Baldwin also argues that telemigration will be greatly enhanced by the availability of machine translation technology, especially Google Translate. I think he may be overstating the case here–from what I’ve seen, the quality of GT translations is highly variable. Not sure how well this approach would work in facilitating the interaction that is often required among team members to create something or solve a problem, and I am sure I wouldn’t want to trust it exclusively for something like, say, translating the functional specifications for a life-critical avionics system to be programmed by non-English speakers.
But there are a lot of English-speakers in the world, and a lot of activities in which fluency in a common language is not essential.
One area in which a lot of telemigration seems to be occurring is in software development and maintenance.
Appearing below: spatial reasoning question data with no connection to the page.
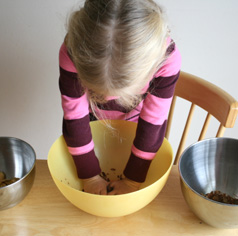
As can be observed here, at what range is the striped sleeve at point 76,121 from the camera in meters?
0.62

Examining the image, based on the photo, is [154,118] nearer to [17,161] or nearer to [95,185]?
[95,185]

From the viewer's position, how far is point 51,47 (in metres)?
1.02

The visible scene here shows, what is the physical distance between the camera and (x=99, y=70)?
0.47 m

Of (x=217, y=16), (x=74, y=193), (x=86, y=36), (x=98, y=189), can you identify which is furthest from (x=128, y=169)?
(x=217, y=16)

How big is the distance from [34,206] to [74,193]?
6.0 inches

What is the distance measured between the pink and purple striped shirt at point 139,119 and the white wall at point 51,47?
0.39 metres

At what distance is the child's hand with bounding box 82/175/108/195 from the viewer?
628 mm

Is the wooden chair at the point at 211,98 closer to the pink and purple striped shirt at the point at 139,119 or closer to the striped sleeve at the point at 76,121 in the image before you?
the pink and purple striped shirt at the point at 139,119

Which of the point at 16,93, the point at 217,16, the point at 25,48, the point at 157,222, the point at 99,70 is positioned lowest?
the point at 16,93

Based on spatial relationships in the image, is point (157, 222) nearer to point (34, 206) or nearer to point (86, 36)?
point (34, 206)

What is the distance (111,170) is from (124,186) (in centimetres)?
10

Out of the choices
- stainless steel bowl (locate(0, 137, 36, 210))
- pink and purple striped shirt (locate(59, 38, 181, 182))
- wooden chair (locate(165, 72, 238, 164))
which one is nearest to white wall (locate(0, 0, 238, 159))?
wooden chair (locate(165, 72, 238, 164))

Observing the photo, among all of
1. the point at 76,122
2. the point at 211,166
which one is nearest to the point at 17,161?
the point at 76,122

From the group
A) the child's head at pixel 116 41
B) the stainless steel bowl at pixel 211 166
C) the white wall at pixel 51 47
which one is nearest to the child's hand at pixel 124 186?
the stainless steel bowl at pixel 211 166
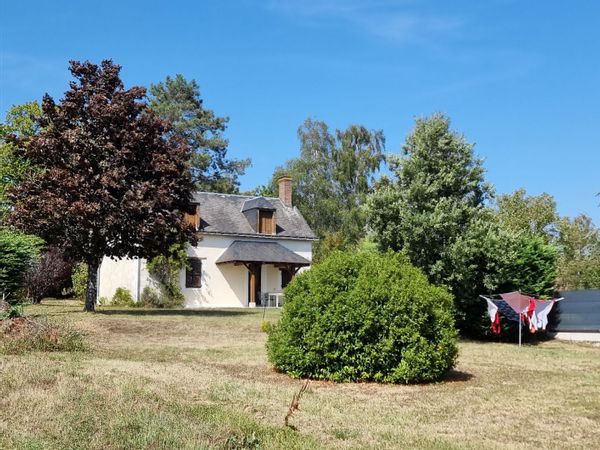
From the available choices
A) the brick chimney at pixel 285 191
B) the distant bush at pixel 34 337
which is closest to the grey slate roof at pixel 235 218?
the brick chimney at pixel 285 191

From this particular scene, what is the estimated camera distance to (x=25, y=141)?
68.2ft

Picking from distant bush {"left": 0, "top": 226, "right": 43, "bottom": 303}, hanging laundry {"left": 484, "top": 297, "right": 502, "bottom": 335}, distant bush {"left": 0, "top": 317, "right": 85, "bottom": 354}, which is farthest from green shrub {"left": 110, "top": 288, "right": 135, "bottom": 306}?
distant bush {"left": 0, "top": 317, "right": 85, "bottom": 354}

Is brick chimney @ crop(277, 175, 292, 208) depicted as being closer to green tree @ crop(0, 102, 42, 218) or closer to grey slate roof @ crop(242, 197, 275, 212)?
grey slate roof @ crop(242, 197, 275, 212)

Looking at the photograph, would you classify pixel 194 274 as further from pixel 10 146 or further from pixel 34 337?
pixel 34 337

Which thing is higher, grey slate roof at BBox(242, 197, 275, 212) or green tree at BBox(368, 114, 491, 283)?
grey slate roof at BBox(242, 197, 275, 212)

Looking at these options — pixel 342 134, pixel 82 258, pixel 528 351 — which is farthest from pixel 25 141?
pixel 342 134

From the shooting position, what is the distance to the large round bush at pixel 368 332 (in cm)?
963

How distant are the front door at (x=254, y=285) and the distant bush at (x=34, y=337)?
73.1ft

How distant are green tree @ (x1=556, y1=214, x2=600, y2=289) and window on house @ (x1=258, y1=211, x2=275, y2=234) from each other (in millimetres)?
15133

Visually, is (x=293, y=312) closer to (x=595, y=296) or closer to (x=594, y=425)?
(x=594, y=425)

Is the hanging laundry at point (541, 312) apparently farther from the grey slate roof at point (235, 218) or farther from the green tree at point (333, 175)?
the green tree at point (333, 175)

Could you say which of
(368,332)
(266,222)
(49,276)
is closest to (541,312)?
(368,332)

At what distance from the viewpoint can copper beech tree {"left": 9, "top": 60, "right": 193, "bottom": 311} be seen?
19.4m

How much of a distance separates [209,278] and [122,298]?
4541mm
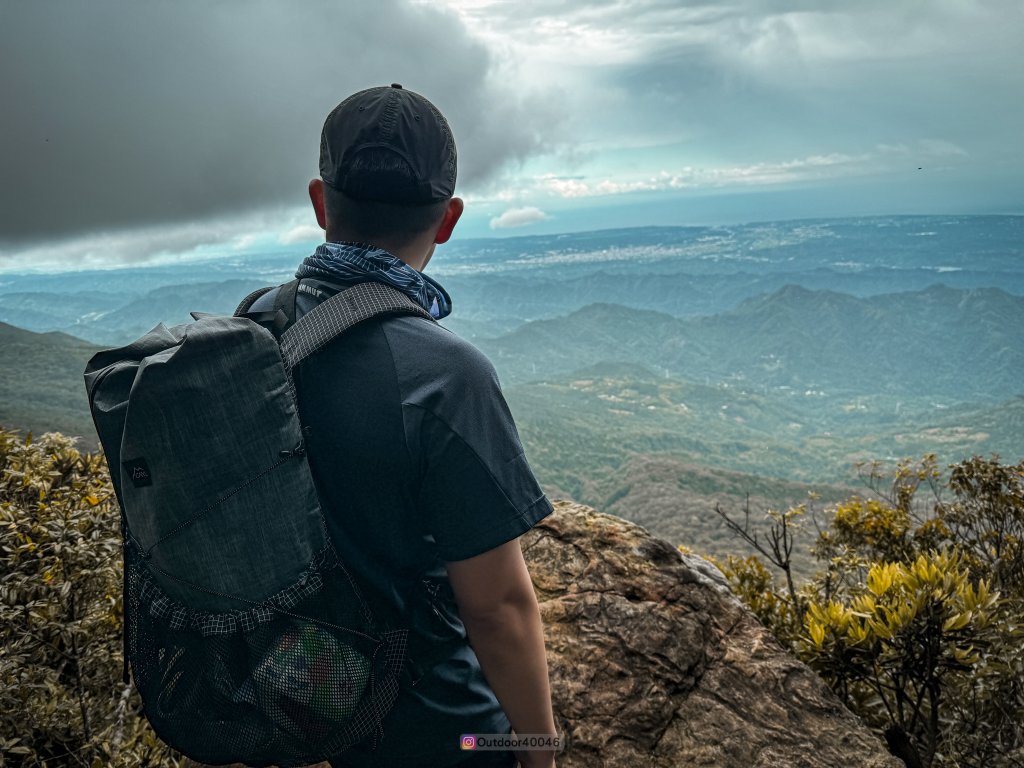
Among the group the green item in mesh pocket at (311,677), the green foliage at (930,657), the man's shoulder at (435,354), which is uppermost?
the man's shoulder at (435,354)

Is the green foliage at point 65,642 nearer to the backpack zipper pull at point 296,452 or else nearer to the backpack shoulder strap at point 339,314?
the backpack zipper pull at point 296,452

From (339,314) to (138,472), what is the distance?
63cm

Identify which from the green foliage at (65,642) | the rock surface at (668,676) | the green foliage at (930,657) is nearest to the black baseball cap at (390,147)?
the rock surface at (668,676)

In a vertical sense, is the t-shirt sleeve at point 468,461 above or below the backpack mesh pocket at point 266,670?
above

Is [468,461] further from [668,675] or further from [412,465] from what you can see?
[668,675]

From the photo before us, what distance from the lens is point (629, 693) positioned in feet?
12.5

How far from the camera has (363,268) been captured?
6.31ft

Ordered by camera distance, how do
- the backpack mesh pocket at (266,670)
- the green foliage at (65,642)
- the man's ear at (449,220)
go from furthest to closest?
the green foliage at (65,642)
the man's ear at (449,220)
the backpack mesh pocket at (266,670)

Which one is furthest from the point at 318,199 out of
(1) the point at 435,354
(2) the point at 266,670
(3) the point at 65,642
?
(3) the point at 65,642

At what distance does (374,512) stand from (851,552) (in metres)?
8.51

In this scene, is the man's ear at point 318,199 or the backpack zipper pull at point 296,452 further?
the man's ear at point 318,199

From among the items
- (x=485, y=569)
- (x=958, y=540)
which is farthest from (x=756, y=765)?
(x=958, y=540)

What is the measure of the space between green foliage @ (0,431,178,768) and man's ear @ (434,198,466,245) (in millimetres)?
3411

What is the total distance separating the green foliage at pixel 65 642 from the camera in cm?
421
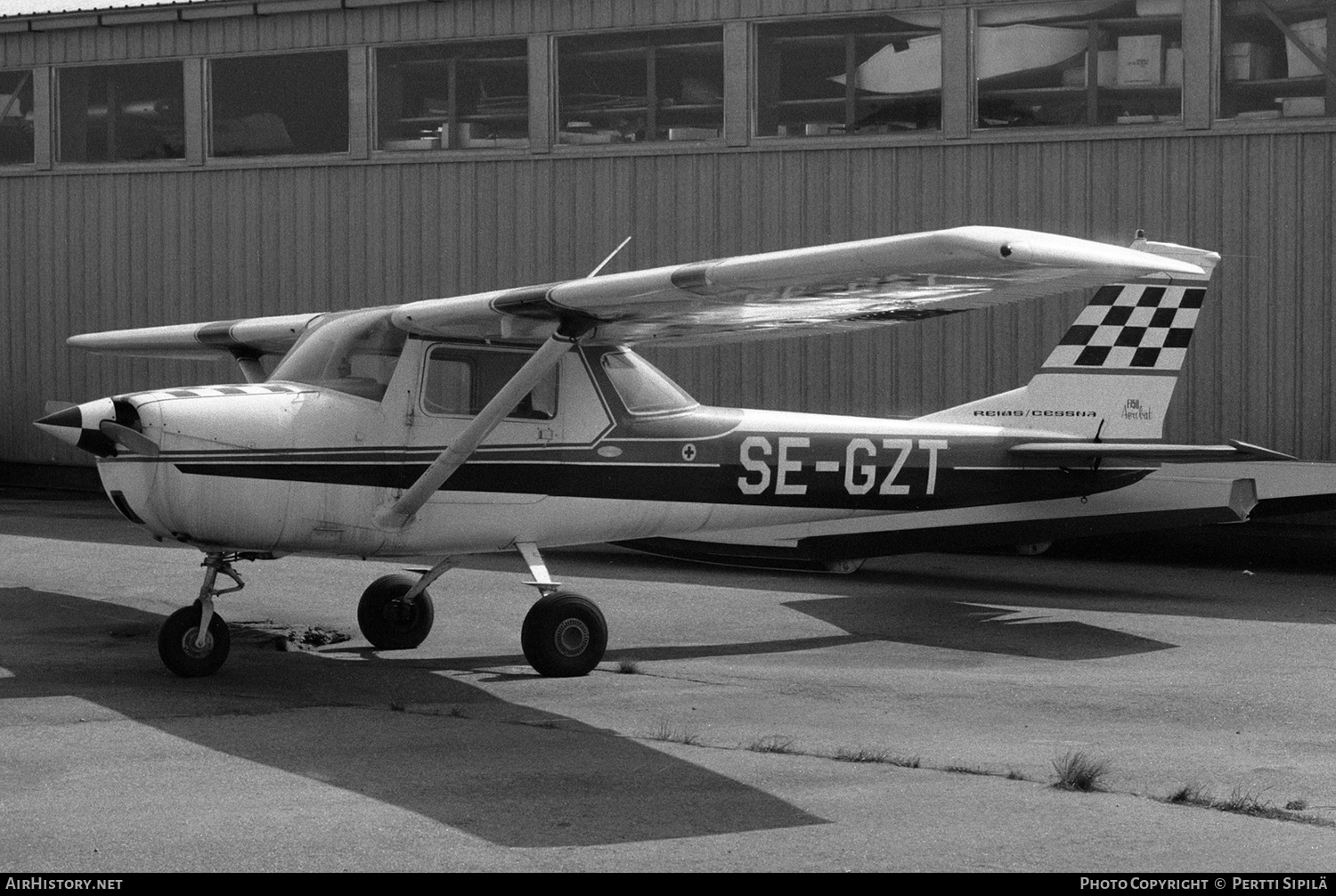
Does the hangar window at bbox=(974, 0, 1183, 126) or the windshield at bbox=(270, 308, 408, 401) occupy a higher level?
the hangar window at bbox=(974, 0, 1183, 126)

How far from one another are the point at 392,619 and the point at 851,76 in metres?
8.16

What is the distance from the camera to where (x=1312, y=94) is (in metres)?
14.2

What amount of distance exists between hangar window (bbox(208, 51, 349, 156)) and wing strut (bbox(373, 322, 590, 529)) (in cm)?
1036

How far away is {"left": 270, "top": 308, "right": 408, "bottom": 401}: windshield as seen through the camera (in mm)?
9180

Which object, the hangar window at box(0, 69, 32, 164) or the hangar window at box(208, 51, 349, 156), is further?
the hangar window at box(0, 69, 32, 164)

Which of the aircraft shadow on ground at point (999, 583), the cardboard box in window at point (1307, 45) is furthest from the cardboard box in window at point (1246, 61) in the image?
the aircraft shadow on ground at point (999, 583)

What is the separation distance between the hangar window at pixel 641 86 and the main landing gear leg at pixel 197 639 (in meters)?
9.01

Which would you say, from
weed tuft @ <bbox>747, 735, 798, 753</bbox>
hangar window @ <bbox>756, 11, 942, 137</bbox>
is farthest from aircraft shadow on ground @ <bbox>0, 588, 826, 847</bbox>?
hangar window @ <bbox>756, 11, 942, 137</bbox>

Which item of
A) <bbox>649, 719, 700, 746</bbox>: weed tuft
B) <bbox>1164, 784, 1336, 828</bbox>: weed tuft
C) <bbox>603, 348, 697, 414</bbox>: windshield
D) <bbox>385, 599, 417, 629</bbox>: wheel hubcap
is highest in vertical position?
<bbox>603, 348, 697, 414</bbox>: windshield

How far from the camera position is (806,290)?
773cm

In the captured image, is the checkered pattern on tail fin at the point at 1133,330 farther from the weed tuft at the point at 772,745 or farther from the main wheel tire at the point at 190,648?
the main wheel tire at the point at 190,648

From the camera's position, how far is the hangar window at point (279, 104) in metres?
18.5

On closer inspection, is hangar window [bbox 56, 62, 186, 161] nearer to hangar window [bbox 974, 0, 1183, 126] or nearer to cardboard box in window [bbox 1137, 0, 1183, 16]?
hangar window [bbox 974, 0, 1183, 126]
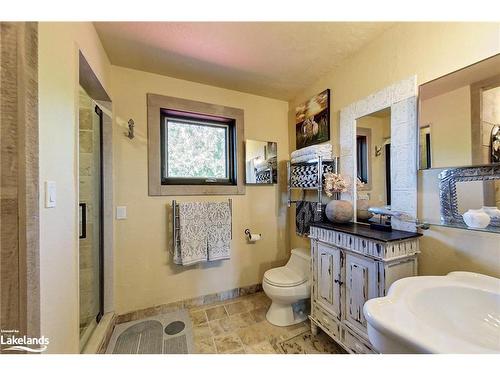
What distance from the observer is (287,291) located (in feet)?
5.21

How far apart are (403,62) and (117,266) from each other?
8.68ft

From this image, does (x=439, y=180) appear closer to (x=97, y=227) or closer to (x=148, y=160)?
(x=148, y=160)

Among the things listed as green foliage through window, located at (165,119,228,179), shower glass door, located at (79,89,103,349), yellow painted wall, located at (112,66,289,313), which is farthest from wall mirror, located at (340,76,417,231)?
shower glass door, located at (79,89,103,349)

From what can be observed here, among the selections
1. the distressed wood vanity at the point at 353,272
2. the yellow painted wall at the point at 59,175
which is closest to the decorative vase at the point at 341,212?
the distressed wood vanity at the point at 353,272

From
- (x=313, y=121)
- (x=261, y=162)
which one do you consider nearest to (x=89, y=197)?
(x=261, y=162)

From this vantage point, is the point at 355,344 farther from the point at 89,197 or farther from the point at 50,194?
the point at 89,197

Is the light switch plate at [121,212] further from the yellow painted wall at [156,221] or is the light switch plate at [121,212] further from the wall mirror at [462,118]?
the wall mirror at [462,118]

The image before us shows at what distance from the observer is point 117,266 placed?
168 cm

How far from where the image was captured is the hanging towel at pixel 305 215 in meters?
1.87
Here for example, is a company which acquires application software companies and offshores much of the ongoing work (which presumably includes incremental product enhancements as well as problem-fixing) to contract programmers: company’s chief recruiter asserts that the current cloud wage for a C++ programmer is $15 an hour. As the Forbes article notes, that’s what Amazon pays its warehouse workers. (Well, at least in the US–and $15/hour for a programmer in, say, India is surely worth a lot more than $15/hour in this country.) What makes this story particularly interesting is that the founder/CEO of the company was noted, in his earlier incarnation in a different software business, for paying software people very well indeed and going to great lengths to recruit them.